The recent Government measures also allow courts to: (a) postpone future hearings to a date after May 31, with the exception of the proceedings mentioned above; and (b) replace in-person hearings with written submissions and out-of-court decisions by the judge.

VIII.   What next?

The situation in Italy (and Europe generally) is developing fast and the Italian authorities are endeavoring to prevent further deterioration of the current public health conditions.

Further extraordinary measures may therefore be taken in the coming days, including to address at least some of the issues discussed in this memorandum. Certain initiatives are also expected at European level, including because the virus outbreak seems to be unfolding beyond the Italian borders in substantially the same form currently experienced in Italy.

[1] A prior memorandum focused on capital markets issues was published on March 10, 2020: Coronavirus: Considerations and Impacts on Issuers’ Disclosure

[2] These include: the suspension of all education and sport activities, the limitation on movement of people (regardless of whether affected by the virus) unless justified by ostensible work, health or urgent needs, the cancellation of all public events and the prohibition of any event entailing the aggregation of people in public or places (including cinemas, theatres, museums) as well as the closure of most shops and retail activities (other than, mainly, supermarkets, groceries and pharmacies).

[3] Under Italian bankruptcy law, a company is deemed “insolvent” when it becomes unable to regularly pay its debts as they fall due.

[4] “Prospective insolvency” is generally referred to as the likelihood (based on objective criteria) that the debtor becomes actually insolvent in a defined period of time in the future.

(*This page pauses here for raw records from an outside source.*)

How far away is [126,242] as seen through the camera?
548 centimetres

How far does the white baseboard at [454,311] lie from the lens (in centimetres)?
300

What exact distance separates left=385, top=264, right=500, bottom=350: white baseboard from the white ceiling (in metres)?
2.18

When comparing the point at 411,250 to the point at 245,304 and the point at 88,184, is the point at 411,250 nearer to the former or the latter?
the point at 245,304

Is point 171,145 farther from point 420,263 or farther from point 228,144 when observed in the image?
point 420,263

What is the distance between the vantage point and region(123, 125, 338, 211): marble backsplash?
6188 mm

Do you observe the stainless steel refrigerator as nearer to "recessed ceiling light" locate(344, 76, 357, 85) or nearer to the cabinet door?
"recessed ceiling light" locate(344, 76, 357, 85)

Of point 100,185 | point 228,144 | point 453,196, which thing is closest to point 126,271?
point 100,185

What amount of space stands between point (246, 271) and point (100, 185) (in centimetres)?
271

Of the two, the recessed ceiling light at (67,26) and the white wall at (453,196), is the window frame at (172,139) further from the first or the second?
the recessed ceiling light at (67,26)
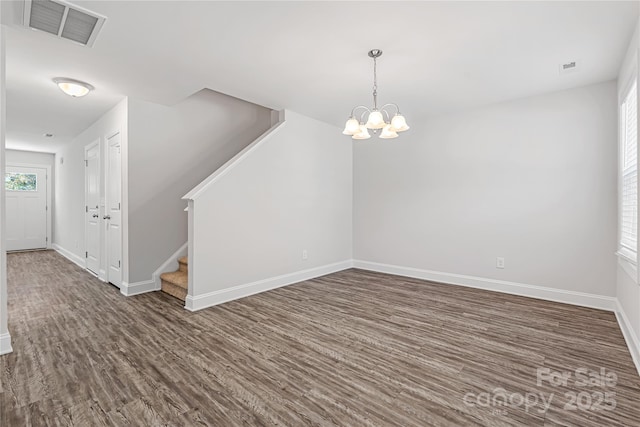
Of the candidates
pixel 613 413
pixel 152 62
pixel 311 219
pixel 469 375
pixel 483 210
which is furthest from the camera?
pixel 311 219

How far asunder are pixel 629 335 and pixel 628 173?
1.43 meters

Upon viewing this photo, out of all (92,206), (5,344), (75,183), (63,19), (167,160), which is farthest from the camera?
(75,183)

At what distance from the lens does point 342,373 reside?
7.00 ft

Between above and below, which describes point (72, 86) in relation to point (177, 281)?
above

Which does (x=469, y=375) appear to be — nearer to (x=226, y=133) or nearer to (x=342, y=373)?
(x=342, y=373)

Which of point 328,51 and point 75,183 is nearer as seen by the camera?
point 328,51

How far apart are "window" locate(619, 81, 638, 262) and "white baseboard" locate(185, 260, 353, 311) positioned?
365 cm

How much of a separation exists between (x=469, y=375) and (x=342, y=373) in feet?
2.83

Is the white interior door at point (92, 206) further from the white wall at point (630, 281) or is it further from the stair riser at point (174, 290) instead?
the white wall at point (630, 281)

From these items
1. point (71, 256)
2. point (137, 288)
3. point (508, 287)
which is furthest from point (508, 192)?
point (71, 256)

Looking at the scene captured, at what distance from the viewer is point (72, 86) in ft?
11.3

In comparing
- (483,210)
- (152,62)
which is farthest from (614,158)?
(152,62)

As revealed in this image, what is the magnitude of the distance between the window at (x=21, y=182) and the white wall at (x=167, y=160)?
6.36 metres

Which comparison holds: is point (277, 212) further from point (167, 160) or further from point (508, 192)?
point (508, 192)
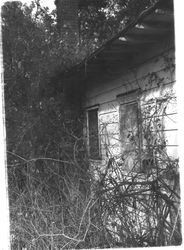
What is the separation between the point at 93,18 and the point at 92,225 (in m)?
4.18

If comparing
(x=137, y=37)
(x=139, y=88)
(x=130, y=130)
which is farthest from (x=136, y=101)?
(x=137, y=37)

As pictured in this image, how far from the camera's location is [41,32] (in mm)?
6051

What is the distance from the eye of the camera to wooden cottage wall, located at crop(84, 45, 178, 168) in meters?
3.45

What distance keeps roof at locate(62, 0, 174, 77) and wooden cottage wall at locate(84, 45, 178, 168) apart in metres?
0.16

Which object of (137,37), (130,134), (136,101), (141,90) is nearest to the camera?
(137,37)

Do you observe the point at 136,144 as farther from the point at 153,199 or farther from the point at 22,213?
the point at 22,213

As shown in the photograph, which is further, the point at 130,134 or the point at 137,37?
the point at 130,134

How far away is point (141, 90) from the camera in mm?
4066

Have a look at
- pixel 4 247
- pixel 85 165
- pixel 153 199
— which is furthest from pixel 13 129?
pixel 4 247

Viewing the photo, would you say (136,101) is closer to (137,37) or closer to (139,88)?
(139,88)

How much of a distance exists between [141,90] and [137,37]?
686 millimetres

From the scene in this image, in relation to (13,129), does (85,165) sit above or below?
below

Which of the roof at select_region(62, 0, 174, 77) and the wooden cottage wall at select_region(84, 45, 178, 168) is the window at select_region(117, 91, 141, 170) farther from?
the roof at select_region(62, 0, 174, 77)

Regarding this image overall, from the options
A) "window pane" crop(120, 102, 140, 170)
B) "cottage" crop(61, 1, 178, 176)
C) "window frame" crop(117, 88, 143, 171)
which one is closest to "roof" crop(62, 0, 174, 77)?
"cottage" crop(61, 1, 178, 176)
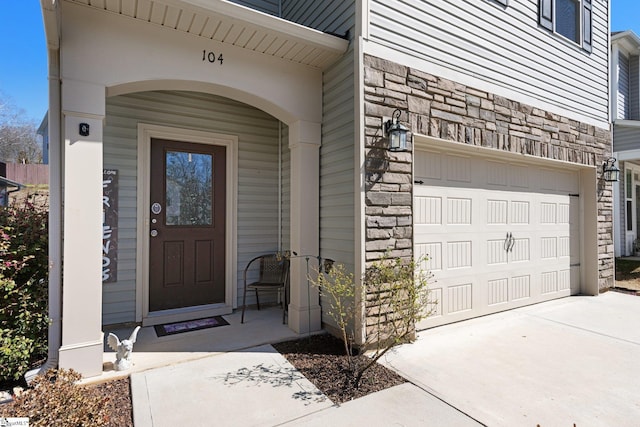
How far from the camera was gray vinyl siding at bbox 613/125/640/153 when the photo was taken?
758 centimetres

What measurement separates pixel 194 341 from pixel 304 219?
1512mm

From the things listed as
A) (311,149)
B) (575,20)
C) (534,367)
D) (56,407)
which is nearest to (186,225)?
(311,149)

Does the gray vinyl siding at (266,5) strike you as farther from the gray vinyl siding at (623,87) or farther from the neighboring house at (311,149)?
the gray vinyl siding at (623,87)

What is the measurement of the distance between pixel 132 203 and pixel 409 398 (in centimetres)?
315

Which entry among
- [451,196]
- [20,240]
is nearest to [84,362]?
[20,240]

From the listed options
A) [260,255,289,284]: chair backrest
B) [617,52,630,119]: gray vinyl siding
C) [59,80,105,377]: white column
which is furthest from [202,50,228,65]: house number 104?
[617,52,630,119]: gray vinyl siding

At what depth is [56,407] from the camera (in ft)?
5.23

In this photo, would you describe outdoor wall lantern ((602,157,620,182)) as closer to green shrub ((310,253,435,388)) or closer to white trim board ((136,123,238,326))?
green shrub ((310,253,435,388))

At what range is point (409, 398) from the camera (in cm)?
223

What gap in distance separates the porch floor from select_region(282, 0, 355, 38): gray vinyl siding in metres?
2.97

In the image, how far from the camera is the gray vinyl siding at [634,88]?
9.58 meters

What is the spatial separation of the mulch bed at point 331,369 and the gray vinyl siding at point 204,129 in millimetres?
1406

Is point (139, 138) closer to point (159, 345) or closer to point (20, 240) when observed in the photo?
point (20, 240)

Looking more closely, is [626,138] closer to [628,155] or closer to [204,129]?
[628,155]
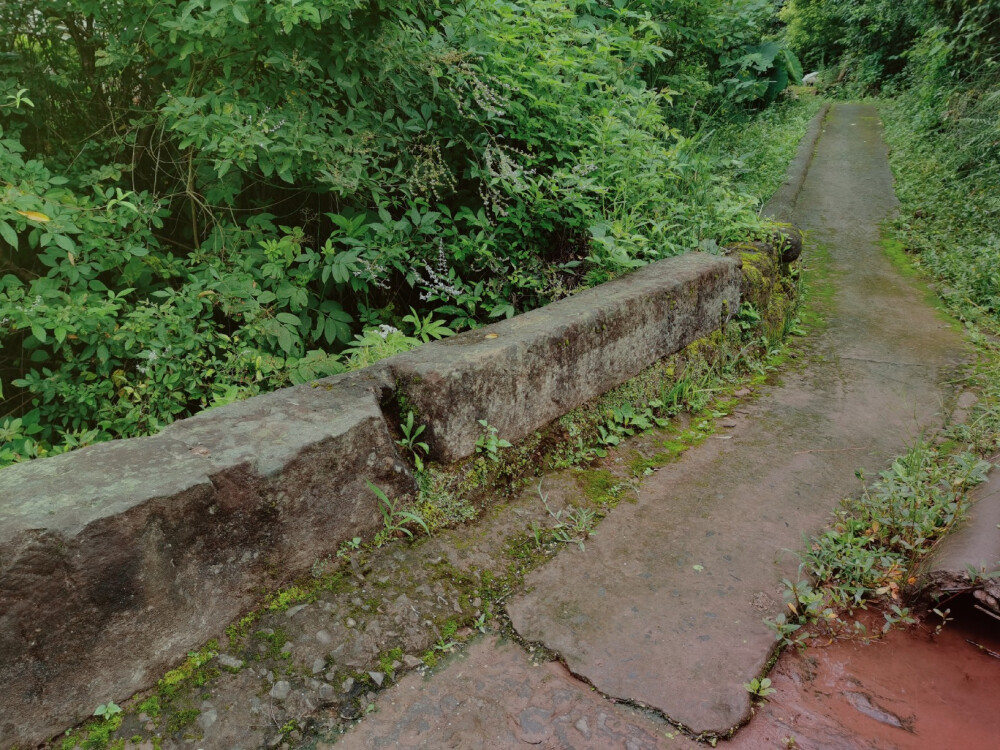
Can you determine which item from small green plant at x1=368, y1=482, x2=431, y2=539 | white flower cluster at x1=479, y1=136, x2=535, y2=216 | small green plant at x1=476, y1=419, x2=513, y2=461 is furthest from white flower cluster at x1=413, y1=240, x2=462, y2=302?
small green plant at x1=368, y1=482, x2=431, y2=539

[5] Notably, a court-ratified restructuring agreement or a court-supervised composition with creditors (concordato preventivo).

[6] In particular, under the Orders issued by the Head of Protezione Civile on February 29 and March 9, 2020, borrowers have the right to defer (until the end of the state of emergency) payment of principal instalments of loans granted by “credit and banking institutions” in connection with (i) real estate properties or (ii) commercial and business (including agricultural) activities. By April 1, 2020, banks and financial intermediaries are required to inform borrowers of the right to request the deferment and the related terms and conditions (failure to do so would result in the automatic deferment until November 14, 2020 at no additional cost for the borrower).

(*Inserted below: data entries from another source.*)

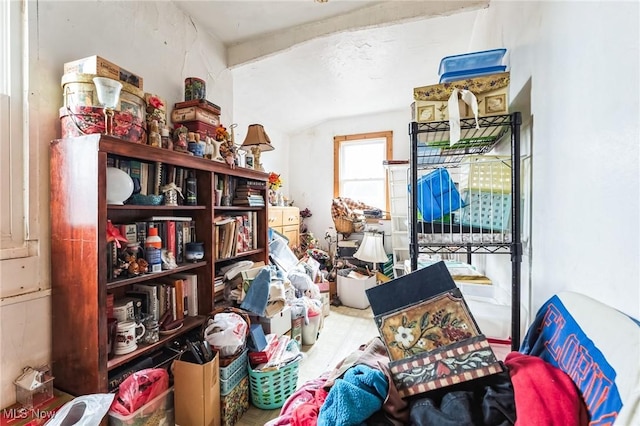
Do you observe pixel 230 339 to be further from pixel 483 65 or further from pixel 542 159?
pixel 483 65

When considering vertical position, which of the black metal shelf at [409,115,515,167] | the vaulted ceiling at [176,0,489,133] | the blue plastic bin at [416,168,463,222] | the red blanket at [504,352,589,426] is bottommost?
the red blanket at [504,352,589,426]

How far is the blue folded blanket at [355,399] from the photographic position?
0.62 m

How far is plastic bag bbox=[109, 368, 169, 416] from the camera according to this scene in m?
1.17

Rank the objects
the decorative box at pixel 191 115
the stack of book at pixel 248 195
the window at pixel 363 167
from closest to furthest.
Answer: the decorative box at pixel 191 115 < the stack of book at pixel 248 195 < the window at pixel 363 167

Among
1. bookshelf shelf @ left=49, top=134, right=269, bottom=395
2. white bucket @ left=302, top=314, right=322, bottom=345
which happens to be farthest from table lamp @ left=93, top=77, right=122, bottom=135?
white bucket @ left=302, top=314, right=322, bottom=345

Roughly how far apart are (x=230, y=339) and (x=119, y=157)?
114 centimetres

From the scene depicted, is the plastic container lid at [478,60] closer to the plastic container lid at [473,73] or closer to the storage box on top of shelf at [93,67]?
the plastic container lid at [473,73]

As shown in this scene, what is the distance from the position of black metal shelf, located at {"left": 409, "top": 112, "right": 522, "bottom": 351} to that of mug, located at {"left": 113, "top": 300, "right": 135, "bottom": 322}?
4.54 ft

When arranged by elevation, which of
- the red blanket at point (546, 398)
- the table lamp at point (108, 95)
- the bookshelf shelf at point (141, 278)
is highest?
the table lamp at point (108, 95)

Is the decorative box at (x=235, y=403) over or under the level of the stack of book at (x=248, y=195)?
under

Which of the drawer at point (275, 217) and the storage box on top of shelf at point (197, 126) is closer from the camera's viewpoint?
the storage box on top of shelf at point (197, 126)

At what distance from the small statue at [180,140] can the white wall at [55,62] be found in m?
0.36

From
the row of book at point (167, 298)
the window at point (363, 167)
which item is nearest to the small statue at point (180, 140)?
the row of book at point (167, 298)

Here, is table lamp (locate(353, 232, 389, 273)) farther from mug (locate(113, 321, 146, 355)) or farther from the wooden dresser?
mug (locate(113, 321, 146, 355))
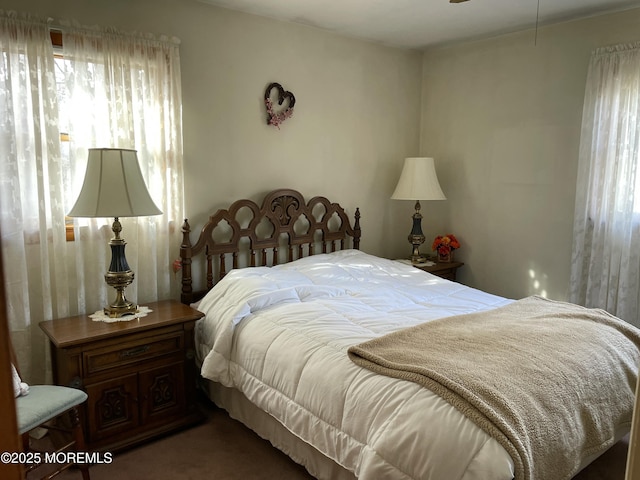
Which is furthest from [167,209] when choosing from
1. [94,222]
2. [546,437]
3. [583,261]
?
[583,261]

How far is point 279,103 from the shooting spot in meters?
3.43

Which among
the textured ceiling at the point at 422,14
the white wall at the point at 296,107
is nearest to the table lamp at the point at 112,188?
the white wall at the point at 296,107

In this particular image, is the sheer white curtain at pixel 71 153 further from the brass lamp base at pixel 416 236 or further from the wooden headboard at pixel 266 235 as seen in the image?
the brass lamp base at pixel 416 236

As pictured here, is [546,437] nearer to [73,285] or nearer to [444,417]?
[444,417]

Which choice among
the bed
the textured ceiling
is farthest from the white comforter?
the textured ceiling

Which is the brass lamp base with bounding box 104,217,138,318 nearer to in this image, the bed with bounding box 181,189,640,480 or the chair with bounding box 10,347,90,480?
the bed with bounding box 181,189,640,480

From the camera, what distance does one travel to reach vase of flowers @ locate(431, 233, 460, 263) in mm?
4074

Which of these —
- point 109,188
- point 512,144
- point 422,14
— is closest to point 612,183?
point 512,144

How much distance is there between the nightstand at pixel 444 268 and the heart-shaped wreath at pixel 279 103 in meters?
1.56

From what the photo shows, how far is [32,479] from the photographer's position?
2.19 metres

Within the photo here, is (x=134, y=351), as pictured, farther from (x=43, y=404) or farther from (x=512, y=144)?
(x=512, y=144)

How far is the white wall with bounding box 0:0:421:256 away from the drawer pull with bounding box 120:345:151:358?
93 centimetres

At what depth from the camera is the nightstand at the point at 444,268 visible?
386 centimetres

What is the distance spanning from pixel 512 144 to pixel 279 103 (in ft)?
6.00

[7] Certain private initiatives have already been taken in this respect. For instance, recently, the Italian banking association (ABI) announced an agreement with certain trade associations pursuant to which small-medium undertakings affected by the virus outbreak may request a moratorium (of up to 270 days for short-term loans and up to 120 days for agricultural loans) on the payment of principal repayment installments due under loans granted to them until January 31, 2020.

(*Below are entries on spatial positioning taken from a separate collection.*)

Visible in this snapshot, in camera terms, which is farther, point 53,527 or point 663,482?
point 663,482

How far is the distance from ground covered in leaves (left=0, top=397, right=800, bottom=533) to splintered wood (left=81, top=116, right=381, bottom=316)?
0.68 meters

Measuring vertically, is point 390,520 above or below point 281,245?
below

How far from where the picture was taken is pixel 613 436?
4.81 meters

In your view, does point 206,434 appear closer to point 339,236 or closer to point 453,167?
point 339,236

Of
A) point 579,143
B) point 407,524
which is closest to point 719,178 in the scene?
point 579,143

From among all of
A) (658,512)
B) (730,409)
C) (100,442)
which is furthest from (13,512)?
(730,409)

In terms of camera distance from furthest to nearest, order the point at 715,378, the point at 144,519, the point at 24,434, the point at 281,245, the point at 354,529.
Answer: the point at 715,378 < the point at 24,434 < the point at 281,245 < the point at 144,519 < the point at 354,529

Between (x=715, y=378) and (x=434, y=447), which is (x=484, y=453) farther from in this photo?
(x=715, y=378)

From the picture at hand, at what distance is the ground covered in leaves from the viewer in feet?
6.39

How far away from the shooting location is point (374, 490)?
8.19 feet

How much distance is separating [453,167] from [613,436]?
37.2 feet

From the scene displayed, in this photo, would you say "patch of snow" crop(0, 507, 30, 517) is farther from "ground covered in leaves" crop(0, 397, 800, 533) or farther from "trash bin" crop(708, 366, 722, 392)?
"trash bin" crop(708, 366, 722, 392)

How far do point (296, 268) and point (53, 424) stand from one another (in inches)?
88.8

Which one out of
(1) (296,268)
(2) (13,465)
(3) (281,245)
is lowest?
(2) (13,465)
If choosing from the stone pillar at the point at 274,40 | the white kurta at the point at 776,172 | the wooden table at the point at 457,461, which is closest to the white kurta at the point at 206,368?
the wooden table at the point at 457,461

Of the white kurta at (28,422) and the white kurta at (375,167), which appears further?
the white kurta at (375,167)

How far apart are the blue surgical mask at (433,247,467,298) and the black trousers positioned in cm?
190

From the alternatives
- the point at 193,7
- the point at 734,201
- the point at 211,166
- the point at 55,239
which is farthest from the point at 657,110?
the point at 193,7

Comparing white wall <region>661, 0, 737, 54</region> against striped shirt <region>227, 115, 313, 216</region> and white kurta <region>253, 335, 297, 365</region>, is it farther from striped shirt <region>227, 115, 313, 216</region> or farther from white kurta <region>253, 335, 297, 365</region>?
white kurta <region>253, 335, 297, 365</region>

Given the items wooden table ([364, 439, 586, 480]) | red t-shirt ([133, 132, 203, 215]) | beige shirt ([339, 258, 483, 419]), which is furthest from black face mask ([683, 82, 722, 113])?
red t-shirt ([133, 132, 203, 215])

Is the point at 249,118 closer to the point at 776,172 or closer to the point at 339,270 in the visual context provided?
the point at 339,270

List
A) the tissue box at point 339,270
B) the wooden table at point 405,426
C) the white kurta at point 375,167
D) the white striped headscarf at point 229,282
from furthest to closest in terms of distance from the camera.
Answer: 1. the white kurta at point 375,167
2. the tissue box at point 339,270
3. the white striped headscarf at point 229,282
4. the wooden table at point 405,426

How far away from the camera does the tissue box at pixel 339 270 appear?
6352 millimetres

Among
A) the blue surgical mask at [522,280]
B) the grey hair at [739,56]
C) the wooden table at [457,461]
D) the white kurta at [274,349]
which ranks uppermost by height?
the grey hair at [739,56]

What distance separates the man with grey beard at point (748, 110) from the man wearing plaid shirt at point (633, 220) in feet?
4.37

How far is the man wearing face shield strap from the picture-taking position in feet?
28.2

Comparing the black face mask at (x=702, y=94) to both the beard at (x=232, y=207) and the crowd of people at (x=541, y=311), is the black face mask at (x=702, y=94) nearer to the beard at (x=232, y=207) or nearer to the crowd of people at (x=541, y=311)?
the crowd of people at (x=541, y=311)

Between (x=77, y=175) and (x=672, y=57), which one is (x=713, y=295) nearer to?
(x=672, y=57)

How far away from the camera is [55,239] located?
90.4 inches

[8] Employers must notify to the Ministry of Labor smart working arrangements by using a simplified online procedure.

[9] This consists of a temporary lay-off measure grounded on specific business needs for a limited period of time, during which employees are entitled not to work and meanwhile receive a portion of their salary (around 80%) from a fund managed by the national social security authority.

[10] An order by the public authority to suspend the production activities due to circumstances not attributable to the company (such as those contained in the recent measures adopted by the Government to face the virus outbreak) should be regarded as a ground to apply for this welfare benefit.

[11] In particular, on February 2, 2020, the Italian Data Protection Authority provided an opinion on the then draft Government decree aimed at addressing the emergency related to CoViD-19. On March 2, 2020, it also issued a document to stop employers’ autonomous initiatives in collecting employees’ personal data.

[12]             Which represents special categories of personal data under Articles 9 and 10 of Regulation (EU) 2016/679, the “GDPR”).